That possibility, raised by preliminary studies relying on small numbers of deaths in hard-hit hospitals, remains far from conclusive. But the prospect that the fast-spreading new variant, already known to be more contagious, could also be more lethal compounded fears that even with the arrival of vaccines, the pandemic will remain a severe threat for some time.
Government scientists said the early evidence suggests that the new variant, first detected late last year in Britain, could raise the risk of death by some 30 percent. But even with such an increase, the great majority of cases are not fatal, and the government estimates included a broad range of possible effects.
“In addition to spreading more quickly,” Mr. Johnson said at a Downing Street news conference, “it also now appears that there is some evidence that the new variant — the variant that was first identified in London and the southeast — may be associated with a higher degree of mortality.”
The underlying evidence, outlined in a report published on Friday by a government scientific committee, was less emphatic than the prime minister, saying only that there was a “realistic possibility” that the new variant was deadlier and outlining a number of inescapable limitations in the data.
“I want to stress that there’s a lot of uncertainty around these numbers and we need more work to get a precise handle on it, but it obviously is a concern that this has an increase in mortality as well as an increase in transmissibility,” said the government’s chief scientific adviser, Sir Patrick Vallance.
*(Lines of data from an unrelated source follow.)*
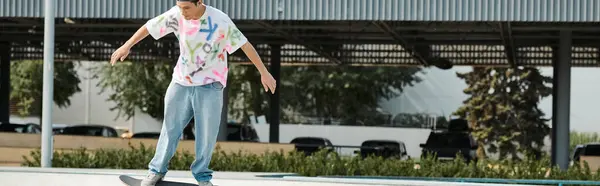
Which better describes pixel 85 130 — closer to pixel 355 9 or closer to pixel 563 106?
pixel 563 106

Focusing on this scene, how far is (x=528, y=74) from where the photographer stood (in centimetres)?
5059

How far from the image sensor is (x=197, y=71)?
7863mm

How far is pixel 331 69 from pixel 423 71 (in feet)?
22.6

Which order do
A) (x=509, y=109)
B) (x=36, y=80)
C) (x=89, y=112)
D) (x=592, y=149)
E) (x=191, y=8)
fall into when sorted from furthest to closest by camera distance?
(x=89, y=112) < (x=36, y=80) < (x=509, y=109) < (x=592, y=149) < (x=191, y=8)

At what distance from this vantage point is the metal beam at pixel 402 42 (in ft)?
90.6

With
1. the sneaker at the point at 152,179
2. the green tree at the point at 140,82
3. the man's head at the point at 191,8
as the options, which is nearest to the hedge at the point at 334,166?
the sneaker at the point at 152,179

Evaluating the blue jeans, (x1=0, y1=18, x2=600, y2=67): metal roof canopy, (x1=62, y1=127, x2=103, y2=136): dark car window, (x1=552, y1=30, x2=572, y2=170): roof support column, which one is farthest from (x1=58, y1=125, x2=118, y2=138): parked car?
the blue jeans

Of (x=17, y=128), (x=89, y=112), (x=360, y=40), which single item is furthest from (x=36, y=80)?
(x=360, y=40)

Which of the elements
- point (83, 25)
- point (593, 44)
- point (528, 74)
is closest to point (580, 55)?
point (593, 44)

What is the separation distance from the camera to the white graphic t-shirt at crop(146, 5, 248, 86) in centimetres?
784

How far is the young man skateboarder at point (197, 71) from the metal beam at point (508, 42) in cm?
1891

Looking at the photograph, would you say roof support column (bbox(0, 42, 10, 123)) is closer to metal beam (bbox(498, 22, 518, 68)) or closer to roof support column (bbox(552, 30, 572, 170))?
metal beam (bbox(498, 22, 518, 68))

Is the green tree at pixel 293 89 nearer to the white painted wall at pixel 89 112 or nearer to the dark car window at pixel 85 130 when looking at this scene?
the white painted wall at pixel 89 112

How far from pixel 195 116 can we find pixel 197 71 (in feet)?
1.11
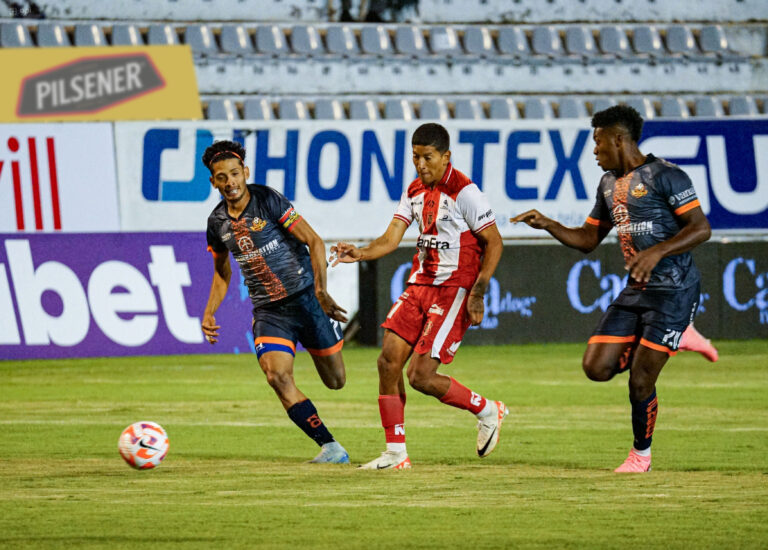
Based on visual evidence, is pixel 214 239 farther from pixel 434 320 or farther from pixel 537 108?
pixel 537 108

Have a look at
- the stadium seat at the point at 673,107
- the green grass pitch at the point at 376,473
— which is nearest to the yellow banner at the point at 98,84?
the green grass pitch at the point at 376,473

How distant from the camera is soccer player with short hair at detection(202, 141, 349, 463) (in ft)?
27.9

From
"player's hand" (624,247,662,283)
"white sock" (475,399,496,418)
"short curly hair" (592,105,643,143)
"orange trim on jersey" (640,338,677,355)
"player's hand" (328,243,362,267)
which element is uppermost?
"short curly hair" (592,105,643,143)

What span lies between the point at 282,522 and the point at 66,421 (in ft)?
18.7

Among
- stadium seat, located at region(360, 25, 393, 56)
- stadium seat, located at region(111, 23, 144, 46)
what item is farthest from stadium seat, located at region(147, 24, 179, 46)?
stadium seat, located at region(360, 25, 393, 56)

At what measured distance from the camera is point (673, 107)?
23906 mm

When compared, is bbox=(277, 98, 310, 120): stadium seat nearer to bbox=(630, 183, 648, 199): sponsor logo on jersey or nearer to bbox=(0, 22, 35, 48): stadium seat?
bbox=(0, 22, 35, 48): stadium seat

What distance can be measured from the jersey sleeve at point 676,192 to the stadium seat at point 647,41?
17846 mm

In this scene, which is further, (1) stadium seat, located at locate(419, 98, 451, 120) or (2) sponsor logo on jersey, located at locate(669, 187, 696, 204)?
(1) stadium seat, located at locate(419, 98, 451, 120)

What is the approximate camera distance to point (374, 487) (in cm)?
735

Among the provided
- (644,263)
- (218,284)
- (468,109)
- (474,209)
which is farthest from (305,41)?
(644,263)

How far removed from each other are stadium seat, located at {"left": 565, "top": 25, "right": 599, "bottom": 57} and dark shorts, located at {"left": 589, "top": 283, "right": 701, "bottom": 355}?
Result: 1757cm

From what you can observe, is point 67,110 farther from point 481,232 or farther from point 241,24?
point 481,232

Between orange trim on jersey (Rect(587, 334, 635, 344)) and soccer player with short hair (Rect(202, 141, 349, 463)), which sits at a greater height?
soccer player with short hair (Rect(202, 141, 349, 463))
For Mr. Johnson, who has struggled to find a silver lining in Britain’s response to the virus, it was not the first time that good news and bad went hand in hand. On Dec. 30, the government announced the authorization of a homegrown vaccine, developed by the University of Oxford and AstraZeneca, only to put much of the country into a stricter lockdown hours later because of a surge in infections.
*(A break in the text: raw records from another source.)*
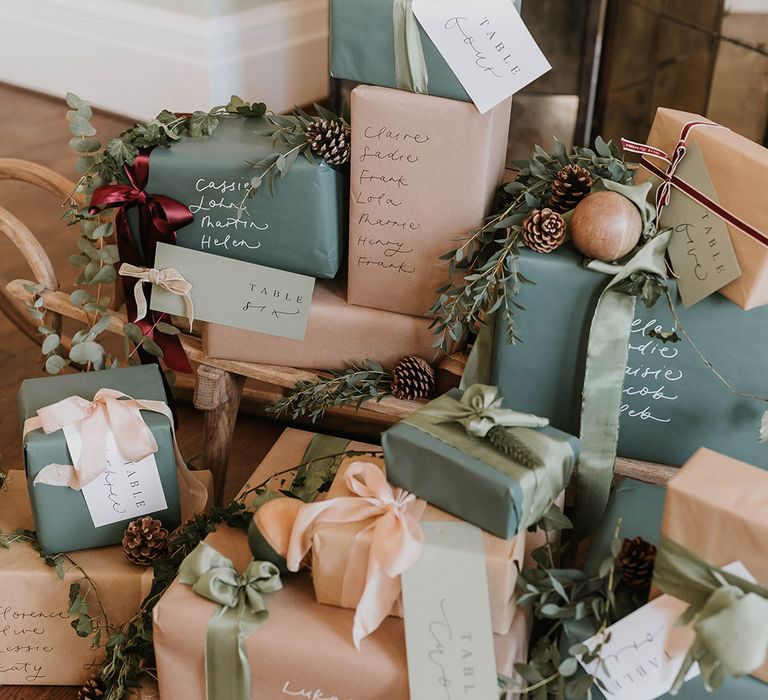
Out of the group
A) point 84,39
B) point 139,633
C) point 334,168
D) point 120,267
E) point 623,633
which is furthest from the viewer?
point 84,39

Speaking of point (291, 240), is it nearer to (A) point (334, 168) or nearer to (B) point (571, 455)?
(A) point (334, 168)

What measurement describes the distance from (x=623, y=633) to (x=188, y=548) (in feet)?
1.64

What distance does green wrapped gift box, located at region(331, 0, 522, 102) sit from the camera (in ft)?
3.39

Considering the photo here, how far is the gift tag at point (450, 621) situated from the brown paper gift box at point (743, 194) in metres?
0.39

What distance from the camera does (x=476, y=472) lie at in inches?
34.0

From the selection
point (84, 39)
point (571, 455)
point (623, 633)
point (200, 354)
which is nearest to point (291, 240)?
point (200, 354)

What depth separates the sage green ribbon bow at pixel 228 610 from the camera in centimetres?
92

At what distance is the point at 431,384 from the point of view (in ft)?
3.88

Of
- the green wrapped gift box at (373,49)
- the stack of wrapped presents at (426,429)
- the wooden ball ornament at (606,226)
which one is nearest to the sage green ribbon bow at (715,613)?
the stack of wrapped presents at (426,429)

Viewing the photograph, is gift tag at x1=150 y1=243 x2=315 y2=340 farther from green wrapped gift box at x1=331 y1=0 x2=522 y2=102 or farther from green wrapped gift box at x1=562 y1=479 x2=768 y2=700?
green wrapped gift box at x1=562 y1=479 x2=768 y2=700

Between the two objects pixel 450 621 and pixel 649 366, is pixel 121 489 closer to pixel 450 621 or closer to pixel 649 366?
pixel 450 621

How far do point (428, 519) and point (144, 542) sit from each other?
368mm

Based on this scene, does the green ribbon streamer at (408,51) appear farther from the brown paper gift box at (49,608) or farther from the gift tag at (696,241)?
the brown paper gift box at (49,608)

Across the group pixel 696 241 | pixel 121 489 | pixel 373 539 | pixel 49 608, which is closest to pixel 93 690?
→ pixel 49 608
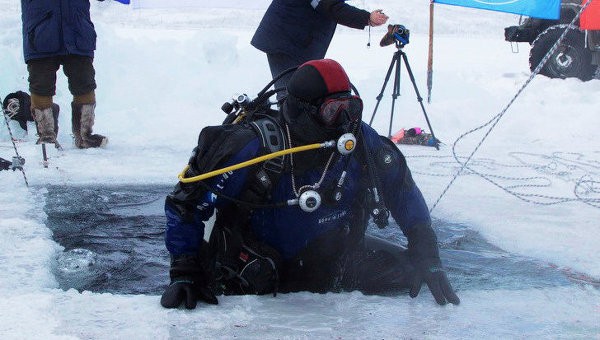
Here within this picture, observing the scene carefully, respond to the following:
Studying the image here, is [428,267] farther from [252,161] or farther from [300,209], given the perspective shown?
[252,161]

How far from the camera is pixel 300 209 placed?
288cm

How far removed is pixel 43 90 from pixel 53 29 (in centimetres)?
50

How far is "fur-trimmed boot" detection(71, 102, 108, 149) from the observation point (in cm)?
594

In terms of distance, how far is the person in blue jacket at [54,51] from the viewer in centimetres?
554

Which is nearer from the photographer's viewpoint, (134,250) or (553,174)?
(134,250)

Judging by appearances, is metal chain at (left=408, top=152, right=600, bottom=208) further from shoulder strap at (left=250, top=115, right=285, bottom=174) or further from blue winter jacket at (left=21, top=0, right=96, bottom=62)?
blue winter jacket at (left=21, top=0, right=96, bottom=62)

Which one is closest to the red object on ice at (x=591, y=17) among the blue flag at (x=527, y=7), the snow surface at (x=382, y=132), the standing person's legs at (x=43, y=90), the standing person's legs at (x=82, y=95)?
the blue flag at (x=527, y=7)

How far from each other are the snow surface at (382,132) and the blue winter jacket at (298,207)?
Answer: 9.8 inches

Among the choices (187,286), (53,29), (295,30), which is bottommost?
(187,286)

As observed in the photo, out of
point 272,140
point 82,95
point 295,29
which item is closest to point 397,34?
point 295,29

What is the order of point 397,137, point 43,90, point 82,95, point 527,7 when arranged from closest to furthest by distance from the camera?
point 43,90 → point 82,95 → point 397,137 → point 527,7

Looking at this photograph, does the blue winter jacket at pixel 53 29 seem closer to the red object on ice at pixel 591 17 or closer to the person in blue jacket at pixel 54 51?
the person in blue jacket at pixel 54 51

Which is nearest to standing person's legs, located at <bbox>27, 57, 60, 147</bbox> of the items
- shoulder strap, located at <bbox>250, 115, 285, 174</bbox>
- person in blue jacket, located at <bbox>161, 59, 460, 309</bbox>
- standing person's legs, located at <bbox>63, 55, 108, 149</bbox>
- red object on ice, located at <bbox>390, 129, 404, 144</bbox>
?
standing person's legs, located at <bbox>63, 55, 108, 149</bbox>

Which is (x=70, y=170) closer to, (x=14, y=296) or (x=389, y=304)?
(x=14, y=296)
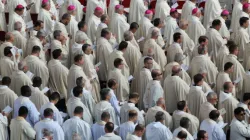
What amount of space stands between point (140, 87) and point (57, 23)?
3965mm

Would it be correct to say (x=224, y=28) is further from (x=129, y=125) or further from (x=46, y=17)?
(x=129, y=125)

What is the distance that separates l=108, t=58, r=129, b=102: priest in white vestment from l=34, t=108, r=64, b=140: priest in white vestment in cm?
337

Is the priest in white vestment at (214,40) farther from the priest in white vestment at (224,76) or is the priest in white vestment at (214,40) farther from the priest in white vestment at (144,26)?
the priest in white vestment at (224,76)

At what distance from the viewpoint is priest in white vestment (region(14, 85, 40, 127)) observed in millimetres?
25953

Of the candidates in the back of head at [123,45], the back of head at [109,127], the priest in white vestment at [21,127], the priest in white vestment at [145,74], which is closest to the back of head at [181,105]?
the back of head at [109,127]

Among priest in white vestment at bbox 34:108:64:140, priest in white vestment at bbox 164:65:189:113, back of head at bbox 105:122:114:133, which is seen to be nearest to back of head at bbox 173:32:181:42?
priest in white vestment at bbox 164:65:189:113

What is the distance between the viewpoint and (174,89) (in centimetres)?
2775

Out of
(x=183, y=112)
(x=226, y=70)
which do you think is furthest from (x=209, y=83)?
(x=183, y=112)

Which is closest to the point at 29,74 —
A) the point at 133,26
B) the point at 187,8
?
the point at 133,26

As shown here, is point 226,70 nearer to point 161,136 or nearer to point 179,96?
point 179,96

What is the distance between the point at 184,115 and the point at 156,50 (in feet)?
14.1

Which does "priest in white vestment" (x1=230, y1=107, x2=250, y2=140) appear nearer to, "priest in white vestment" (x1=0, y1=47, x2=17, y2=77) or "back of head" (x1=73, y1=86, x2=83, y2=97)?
"back of head" (x1=73, y1=86, x2=83, y2=97)

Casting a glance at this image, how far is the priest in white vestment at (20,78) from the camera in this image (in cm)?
2783

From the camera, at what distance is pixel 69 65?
30562mm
Britain’s struggle with the pandemic has increasingly become a race between vaccinating the public and confronting mutations in the virus, like the new variant that now accounts for a significant percentage of new cases around the country. It is a pitched battle that scientists say evokes hope as well as anxiety.
“2021 is going to be a cat-and-mouse game to see if we can vaccinate people quickly enough to stay ahead of the variants,” said Devi Sridhar, director of the global public health program at the University of Edinburgh.
Outside experts said that the early claims of higher mortality were far from resolved.
For one, the studies were based on a small subset — roughly 8 percent — of total deaths in Britain, raising the possibility that the results “may therefore not be representative of the total population,” the report said.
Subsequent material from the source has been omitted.